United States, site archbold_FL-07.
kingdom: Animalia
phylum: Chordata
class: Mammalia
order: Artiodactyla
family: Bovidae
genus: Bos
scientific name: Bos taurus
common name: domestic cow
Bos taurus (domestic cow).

### Instructions to follow
Keeping each line intact, set down the entire listing once more.

### Task result
United States, site archbold_FL-07.
kingdom: Animalia
phylum: Chordata
class: Mammalia
order: Artiodactyla
family: Bovidae
genus: Bos
scientific name: Bos taurus
common name: domestic cow
Bos taurus (domestic cow).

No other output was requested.